## Exercícios a fazer
(1) Por favor, diga se cada afirmação concorda com o texto sobre a capacidade indígena no Brasil, respondendo sim ou não e citando literalmente as palavras do texto que decidem: (a) O estudo sustenta que todo índio é civilmente incapaz. (b) O Estatuto do Índio foi tratado pela Lei 6.001/73. (c) A suposta inimputabilidade penal dos indígenas decorre da sua incapacidade civil.
(2) Dê seguimento ao texto sobre a capacidade indígena no Brasil, começando logo após a última linha apresentada.

## Bloco de texto
□ □ □
Da Capacidade Indígena no Brasil

Rubens Capistrano 1

Resumo: O objetivo do presente estudo é, ainda que de forma sucinta, analisar a capacidade do índio brasileiro, assunto inerente à pauta das manchetes de jornais e programas noticiosos, que por vezes trazem matérias sobre indígenas que, valendo-se da proteção que lhes é conferida por lei, praticam ações tidas como ilícitas pela lei brasileira, mas que não os atingem, por serem supostamente penalmente inimputáveis, situação esta decorrente da sua incapacidade civil. Assim, pretende-se demonstrar que nem todo índio é civilmente incapaz, nem penalmente inimputável, de acordo com a Lei 6.001/73, que dispôs sobre o Estatuto do Índio.

Palavras-chave: Índio; Capacidade Civil; Imputabilidade Penal.

Abstract: The objective of this article is, even being quite briefly, to analyze the capacity of the Brazilian Indian, a subject inherent to the most important news program and newspapers, which some times report news about Indians who, covered by the protection gained by law, execute actions which are legally forbidden. However, even executing forbidden actions, or crimes, they are not punished, for they are criminally unsuitable, situation that results from the civil incapacity, which they are given. In this sense, it is intended to demonstrate that not every Indian is civilly incapable, nor criminally unsuitable, according to the Law 6.001/73, which disposed about the Indian Statute.

Key-words: Indian; Civil Capacity; Criminally Unsuitable.
□ □ □
## Linhas

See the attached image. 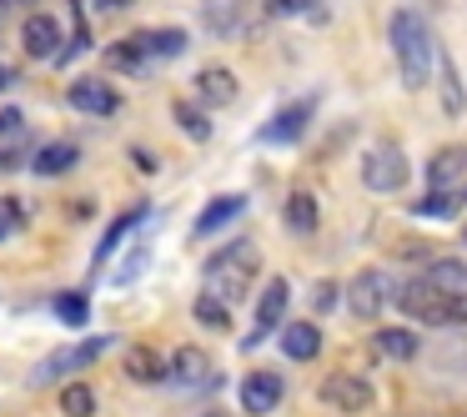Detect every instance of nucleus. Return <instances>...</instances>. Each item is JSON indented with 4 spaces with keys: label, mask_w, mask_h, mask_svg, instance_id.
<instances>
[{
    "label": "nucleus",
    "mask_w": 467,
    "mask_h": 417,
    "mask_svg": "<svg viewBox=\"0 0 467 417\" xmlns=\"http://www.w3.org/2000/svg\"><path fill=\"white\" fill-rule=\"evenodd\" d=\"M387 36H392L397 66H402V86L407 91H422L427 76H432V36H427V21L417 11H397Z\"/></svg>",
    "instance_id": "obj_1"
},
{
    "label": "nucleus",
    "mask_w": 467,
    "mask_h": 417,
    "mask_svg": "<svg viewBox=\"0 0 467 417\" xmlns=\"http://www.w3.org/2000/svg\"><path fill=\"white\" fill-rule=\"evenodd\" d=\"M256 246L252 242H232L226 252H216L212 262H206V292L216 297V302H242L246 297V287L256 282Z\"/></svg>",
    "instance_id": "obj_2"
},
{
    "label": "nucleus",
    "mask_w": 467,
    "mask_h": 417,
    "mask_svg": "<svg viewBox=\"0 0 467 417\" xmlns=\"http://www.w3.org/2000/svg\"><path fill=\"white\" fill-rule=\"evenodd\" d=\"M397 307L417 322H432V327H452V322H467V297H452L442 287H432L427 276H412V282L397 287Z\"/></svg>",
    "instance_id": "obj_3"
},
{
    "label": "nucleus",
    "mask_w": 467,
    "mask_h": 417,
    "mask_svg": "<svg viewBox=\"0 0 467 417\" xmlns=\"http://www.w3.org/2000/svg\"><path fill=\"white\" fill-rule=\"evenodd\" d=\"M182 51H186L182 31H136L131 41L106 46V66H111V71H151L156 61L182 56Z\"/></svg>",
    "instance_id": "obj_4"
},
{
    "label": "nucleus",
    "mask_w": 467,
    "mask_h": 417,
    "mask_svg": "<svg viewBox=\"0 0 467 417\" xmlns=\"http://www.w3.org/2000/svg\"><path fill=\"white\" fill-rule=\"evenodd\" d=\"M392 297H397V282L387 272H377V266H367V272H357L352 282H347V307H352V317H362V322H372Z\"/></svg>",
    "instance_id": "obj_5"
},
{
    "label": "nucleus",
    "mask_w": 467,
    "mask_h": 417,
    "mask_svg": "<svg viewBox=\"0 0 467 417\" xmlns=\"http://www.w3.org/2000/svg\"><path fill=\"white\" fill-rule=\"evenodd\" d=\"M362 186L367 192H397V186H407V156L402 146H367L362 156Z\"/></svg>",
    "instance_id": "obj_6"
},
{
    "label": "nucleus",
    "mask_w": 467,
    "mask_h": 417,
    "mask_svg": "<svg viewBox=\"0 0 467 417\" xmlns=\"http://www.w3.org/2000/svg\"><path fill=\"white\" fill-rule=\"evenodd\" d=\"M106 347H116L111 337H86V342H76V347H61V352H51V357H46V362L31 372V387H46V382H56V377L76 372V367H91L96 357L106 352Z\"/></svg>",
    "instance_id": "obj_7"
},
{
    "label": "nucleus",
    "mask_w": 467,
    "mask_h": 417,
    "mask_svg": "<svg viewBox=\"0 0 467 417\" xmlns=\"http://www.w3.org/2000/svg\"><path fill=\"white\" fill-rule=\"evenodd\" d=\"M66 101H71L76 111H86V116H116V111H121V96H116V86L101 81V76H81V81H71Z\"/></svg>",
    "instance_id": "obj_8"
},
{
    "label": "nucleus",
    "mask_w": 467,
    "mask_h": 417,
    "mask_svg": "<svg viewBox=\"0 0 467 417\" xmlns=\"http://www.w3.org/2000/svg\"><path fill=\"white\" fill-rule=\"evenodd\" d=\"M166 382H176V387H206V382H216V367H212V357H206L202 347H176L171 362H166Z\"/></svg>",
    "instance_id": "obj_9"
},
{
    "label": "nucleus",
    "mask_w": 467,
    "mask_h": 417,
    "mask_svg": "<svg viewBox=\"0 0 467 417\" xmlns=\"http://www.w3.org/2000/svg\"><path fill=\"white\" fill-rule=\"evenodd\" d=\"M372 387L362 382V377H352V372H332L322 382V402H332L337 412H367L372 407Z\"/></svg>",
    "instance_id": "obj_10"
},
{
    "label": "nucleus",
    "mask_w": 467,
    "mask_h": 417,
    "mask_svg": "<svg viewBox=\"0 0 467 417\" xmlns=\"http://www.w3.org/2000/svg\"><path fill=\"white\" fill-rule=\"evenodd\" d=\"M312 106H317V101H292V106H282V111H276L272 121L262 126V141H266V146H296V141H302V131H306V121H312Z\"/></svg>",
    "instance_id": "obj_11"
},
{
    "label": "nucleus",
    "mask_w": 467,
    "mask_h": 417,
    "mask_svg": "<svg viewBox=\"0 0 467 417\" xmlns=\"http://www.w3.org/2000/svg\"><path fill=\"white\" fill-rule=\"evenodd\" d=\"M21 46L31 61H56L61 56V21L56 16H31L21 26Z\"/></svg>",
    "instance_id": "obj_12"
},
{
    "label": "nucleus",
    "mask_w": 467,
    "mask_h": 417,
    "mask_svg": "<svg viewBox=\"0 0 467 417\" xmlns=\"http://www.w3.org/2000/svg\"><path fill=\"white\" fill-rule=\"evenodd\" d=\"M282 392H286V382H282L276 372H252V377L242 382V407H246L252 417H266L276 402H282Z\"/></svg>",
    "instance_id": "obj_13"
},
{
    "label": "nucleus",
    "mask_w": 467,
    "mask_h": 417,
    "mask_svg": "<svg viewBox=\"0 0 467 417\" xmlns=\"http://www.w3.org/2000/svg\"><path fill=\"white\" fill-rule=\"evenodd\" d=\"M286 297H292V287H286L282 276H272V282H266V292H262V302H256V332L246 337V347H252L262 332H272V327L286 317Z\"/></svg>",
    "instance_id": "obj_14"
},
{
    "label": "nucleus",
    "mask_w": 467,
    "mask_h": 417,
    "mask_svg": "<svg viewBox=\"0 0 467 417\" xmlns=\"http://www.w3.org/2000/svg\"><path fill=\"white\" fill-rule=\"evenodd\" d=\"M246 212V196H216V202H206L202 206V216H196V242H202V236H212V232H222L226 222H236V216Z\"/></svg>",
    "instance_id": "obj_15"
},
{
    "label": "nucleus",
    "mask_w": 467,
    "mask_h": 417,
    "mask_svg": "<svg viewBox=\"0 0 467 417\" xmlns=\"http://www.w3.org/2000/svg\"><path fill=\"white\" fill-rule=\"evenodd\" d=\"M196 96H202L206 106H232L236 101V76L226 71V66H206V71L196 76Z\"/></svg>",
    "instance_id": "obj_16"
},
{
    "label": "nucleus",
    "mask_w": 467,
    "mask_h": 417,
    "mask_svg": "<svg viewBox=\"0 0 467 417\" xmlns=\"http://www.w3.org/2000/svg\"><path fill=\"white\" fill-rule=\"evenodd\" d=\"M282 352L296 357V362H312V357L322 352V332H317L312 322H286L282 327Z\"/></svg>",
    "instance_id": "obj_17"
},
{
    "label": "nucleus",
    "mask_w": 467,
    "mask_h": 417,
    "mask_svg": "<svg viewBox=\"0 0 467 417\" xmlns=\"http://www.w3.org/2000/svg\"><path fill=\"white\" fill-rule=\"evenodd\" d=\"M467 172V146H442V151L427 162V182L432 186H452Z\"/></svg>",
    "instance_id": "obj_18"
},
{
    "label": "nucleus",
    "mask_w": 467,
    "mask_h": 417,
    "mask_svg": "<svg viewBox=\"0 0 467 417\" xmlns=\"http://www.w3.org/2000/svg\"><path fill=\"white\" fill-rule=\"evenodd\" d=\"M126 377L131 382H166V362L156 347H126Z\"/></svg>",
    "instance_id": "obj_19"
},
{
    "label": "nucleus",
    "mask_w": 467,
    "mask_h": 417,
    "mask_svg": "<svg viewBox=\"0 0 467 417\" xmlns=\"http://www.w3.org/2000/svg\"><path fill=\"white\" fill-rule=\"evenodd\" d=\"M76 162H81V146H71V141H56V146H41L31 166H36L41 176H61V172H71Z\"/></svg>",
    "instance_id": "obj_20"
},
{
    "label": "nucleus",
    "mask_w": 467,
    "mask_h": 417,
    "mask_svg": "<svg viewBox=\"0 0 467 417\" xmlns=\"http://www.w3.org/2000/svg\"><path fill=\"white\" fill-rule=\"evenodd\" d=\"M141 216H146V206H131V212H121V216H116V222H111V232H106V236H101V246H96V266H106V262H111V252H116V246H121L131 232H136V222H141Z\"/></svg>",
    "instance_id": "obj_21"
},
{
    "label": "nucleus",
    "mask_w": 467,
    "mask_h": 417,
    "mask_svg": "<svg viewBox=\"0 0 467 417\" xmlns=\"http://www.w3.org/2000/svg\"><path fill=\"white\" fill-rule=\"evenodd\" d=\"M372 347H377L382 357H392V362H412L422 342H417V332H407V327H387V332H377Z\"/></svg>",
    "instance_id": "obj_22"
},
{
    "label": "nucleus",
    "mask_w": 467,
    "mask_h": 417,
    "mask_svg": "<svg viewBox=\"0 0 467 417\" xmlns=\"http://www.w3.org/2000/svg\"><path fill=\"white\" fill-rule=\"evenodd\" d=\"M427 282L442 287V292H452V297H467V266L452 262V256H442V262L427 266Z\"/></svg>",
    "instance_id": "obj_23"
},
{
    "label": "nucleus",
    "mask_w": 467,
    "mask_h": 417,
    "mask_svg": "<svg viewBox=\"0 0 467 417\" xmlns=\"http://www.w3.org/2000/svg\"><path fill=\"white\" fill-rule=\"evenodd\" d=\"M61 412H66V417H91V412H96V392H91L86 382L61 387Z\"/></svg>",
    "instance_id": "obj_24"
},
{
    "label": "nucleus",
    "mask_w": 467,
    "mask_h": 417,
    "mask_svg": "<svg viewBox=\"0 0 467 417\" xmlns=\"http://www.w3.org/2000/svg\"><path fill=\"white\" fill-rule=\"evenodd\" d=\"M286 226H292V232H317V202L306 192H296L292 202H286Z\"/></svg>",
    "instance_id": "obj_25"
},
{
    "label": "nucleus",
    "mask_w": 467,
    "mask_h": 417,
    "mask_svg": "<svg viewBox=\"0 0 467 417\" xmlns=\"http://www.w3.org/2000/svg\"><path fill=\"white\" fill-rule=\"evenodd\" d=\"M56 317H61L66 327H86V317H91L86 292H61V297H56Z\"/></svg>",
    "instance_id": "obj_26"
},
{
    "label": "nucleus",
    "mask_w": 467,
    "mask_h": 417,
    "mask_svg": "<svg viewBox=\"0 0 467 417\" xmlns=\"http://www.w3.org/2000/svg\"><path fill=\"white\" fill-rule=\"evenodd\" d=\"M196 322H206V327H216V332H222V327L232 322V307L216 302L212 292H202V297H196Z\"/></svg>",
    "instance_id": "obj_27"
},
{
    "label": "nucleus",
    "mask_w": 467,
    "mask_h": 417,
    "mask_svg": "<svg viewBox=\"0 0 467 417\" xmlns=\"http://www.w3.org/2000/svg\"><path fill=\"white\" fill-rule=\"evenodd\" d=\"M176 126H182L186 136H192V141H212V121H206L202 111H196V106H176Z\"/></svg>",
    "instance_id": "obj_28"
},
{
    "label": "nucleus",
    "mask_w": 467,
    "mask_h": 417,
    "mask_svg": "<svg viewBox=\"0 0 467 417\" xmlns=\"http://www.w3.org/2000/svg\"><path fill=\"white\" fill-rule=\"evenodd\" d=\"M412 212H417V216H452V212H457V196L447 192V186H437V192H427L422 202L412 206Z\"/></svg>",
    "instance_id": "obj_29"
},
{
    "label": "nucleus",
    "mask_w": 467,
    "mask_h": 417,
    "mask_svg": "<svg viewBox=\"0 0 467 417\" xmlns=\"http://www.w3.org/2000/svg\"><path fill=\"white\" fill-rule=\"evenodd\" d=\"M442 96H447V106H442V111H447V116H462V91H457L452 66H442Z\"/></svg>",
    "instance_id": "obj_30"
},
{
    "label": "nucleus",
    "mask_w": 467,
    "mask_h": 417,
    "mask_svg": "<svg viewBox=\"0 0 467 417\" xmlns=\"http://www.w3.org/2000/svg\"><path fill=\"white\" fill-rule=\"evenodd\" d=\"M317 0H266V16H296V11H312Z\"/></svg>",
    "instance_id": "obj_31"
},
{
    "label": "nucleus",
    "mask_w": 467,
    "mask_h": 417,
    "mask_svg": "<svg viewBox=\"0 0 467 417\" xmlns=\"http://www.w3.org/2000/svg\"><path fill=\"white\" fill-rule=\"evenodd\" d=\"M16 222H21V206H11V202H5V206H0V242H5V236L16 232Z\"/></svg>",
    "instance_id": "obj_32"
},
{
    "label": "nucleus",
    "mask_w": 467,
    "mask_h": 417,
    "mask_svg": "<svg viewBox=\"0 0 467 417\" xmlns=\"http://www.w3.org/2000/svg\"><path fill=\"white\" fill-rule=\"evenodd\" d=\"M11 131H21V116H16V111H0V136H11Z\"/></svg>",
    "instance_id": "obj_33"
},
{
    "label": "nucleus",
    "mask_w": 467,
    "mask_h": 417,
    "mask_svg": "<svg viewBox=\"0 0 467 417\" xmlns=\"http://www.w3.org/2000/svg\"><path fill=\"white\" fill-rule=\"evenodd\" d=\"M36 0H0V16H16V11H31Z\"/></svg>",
□ □ □
## Respostas
(1)
(a) Não: "pretende-se demonstrar que nem todo índio é civilmente incapaz, nem penalmente inimputável".
(b) Sim: "de acordo com a Lei 6.001/73, que dispôs sobre o Estatuto do Índio".
(c) Sim: "por serem supostamente penalmente inimputáveis, situação esta decorrente da sua incapacidade civil".

(2)
Introdução:

É crescente o número de notícias veiculadas pelos mais diversos meios de comunicação acerca de membros de comunidades indígenas que praticaram atos próprios da sociedade brasileira civilizada e estranhos à sua cultura e tradição. Não raro, referidas notícias vêm seguidas por comentários no sentido de que os índios são incapazes civilmente, não respondendo pelos atos que cometem, de acordo com a lei. Assim, faz-se necessário um breve estudo sobre o caso, haja vista que nem sempre os índios são tidos por incapazes, como trataremos a seguir.

A Matéria no Código Civil:

O novo Código Civil, ao tratar da capacidade das pessoas naturais, estabelece, em seu artigo 4º, parágrafo único, que a capacidade dos índios será tratada em lei especial, remetendo o leitor à lei 6.001, de 19 de dezembro de 1973, também conhecida como o Estatuto do Índio.

O artigo 1º da referida lei especial estabelece que o propósito do Estatuto do Índio é regular a situação jurídica dos silvícolas e suas comunidades, preservando a sua cultura e integrando-os à comunhão nacional, de forma progressiva e harmoniosa.

Conceitos e Modalidades:

A seguir, deve-se abordar o esculpido no artigo 3º, que traz os conceitos de índio, como sendo aquele indivíduo de origem e ascendência pré-colombiana que se identifica e é identificado como pertencente a um grupo étnico cujas características culturais o distinguem da sociedade nacional, e de comunidade indígena, que outra coisa não é senão um conjunto de famílias ou comunidades índias, quer vivendo em estado de completo isolamento em relação aos outros setores da comunhão nacional, quer em contatos intermitentes ou permanentes, sem contudo estarem neles integrados.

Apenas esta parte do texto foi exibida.